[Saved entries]
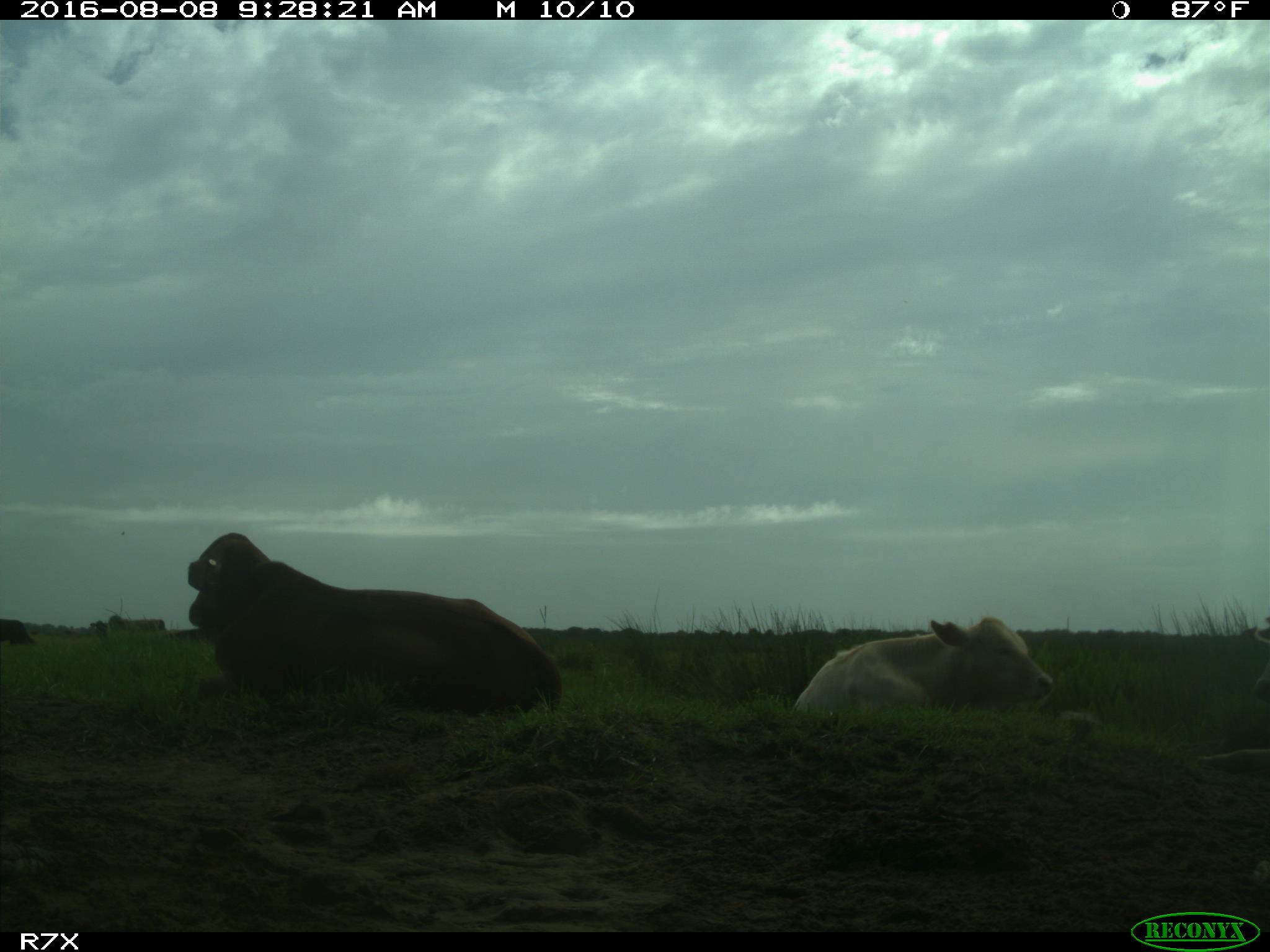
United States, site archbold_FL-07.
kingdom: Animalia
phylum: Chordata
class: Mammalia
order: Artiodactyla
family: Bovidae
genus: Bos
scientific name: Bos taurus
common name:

**PROBLEM TO WORK ON:**
Above are the records; copy them exactly without the pictures.

**EXERCISE RESPONSE:**
United States, site archbold_FL-07.
kingdom: Animalia
phylum: Chordata
class: Mammalia
order: Artiodactyla
family: Bovidae
genus: Bos
scientific name: Bos taurus
common name:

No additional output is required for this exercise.